▶ [Given passage]:
=== Section Start ===

The former anti-terrorist officer did not answer the question, claiming instead that anyone wronged by the police could sue for damages.

It was another invited speaker, Sydney University legal academic Ben Saul, whose remarks pointed to the essential political purpose of the public forum and the Clarke inquiry as a whole. Known as a civil libertarian, he postulated three possible paradigms for viewing the experiences of the Haneef case.

One was that the collapse of the prosecution highlighted "growing pains" in the ways that the security authorities applied the counter-terrorism laws introduced since 2002. A second was that the case showed the need to "recalibrate" the laws to achieve a better "balance" in favour of civil liberties. The third was a more "radical" view, presented in the British House of Lords by Lord Hoffman, which denied that the laws were necessary at all, because terrorism did not truly threaten the fabric of the nation.

After saying that his own view fell somewhere between these approaches, Saul outlined a number of proposals to modify aspects of the laws, mainly curtailing some detention powers and offences relating to terrorist organisations. He also suggested that the Rudd government should follow the British Labour government in appointing an "independent reviewer" of the anti-terror laws.

In effect, Saul's contribution centred on giving the Rudd government advice, via the inquiry, on how to head off public unease over the laws, while retaining their central features by making some adjustments and creating the appearance of ongoing "independent" review. It must be noted that the existence of a British "reviewer" has not stopped the Brown government from pushing ahead with plans to extend detention without charge to 42 days.

Head challenged Saul's assertion that there were only three ways to assess anti-terror laws. Rather, Head explained, the entire "war on terror" was bogus, largely manufactured by governments to pursue their economic and strategic interests in the Middle East and Central Asia, and to justify repressive measures domestically. Head pointed out that the Nazis and Carl Schmitt had also claimed that their exceptional dictatorial powers were necessary to combat terrorism after the 1933 Reichstag fire, which Hitler falsely blamed on the Communist Party.

In response, Saul said he agreed "completely" that there were underlying causes to terrorism, including "American oil policy in the Middle East". Nevertheless, he contended that it was still necessary to criminalise terrorist violence that threatened Australians, although "we shouldn't do, as part of that process, what we did to Dr Haneef".

This answer dovetailed with the thrust of the day's proceedings-to sidestep or stifle any discussion about the real character of the war on terror, prevent any serious examination of the actual abuses carried out by the Howard government and the security agencies, and find ways to maintain the anti-terror measures and make them more effective in the face of deep public distrust.

When the Labor government established the Clarke inquiry, Prime Minister Kevin Rudd and Attorney-General Robert McClelland gave it a very explicit brief. The task was to resuscitate public confidence in the laws and the police and intelligence services. The one-day forum reflected this instruction and foreshadowed the likely content of the inquiry's recommendations, which will be to hone the terrorism laws and procedures for future use.

=== Section End ===

▶ [Provided material]:
=== Section Start ===

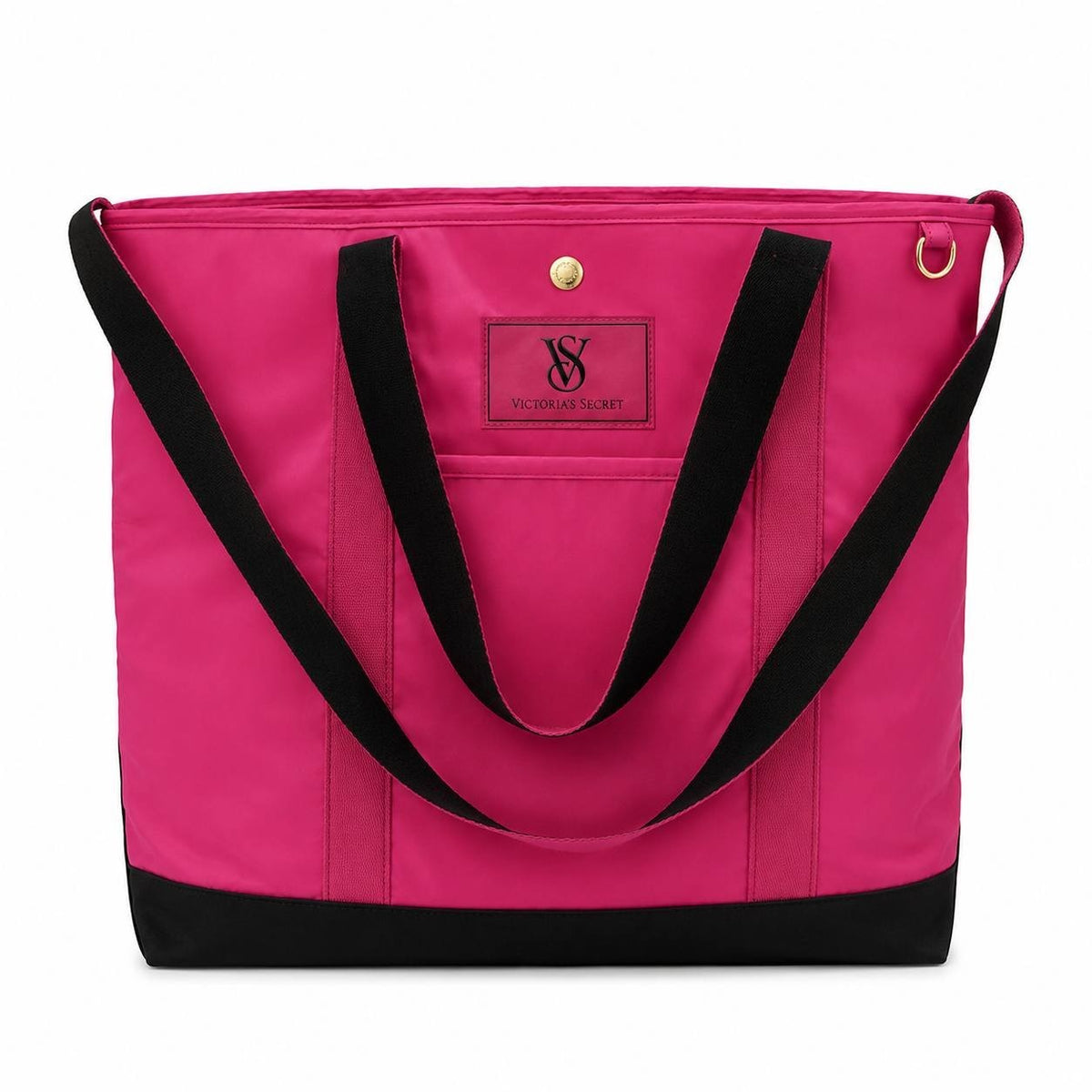 Victoria’s Secret Fashion Show 2026 Pink Black Tote Bag Limited Edition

=== Section End ===

▶ [Problems to solve]:
**a)** Please copy the stretch from "When the Labor" through "for future use." in the article on the Haneef case.
**b)** Render this sentence from the article on the Haneef case in Spanish: "The task was to resuscitate public confidence in the laws and the police and intelligence services."
The lines have no part in this exercise.

▶ [Answers given]:
**a)**
When the Labor government established the Clarke inquiry, Prime Minister Kevin Rudd and Attorney-General Robert McClelland gave it a very explicit brief. The task was to resuscitate public confidence in the laws and the police and intelligence services. The one-day forum reflected this instruction and foreshadowed the likely content of the inquiry's recommendations, which will be to hone the terrorism laws and procedures for future use.

**b)** La tarea consistía en reavivar la confianza pública en las leyes y en los servicios policiales y de inteligencia.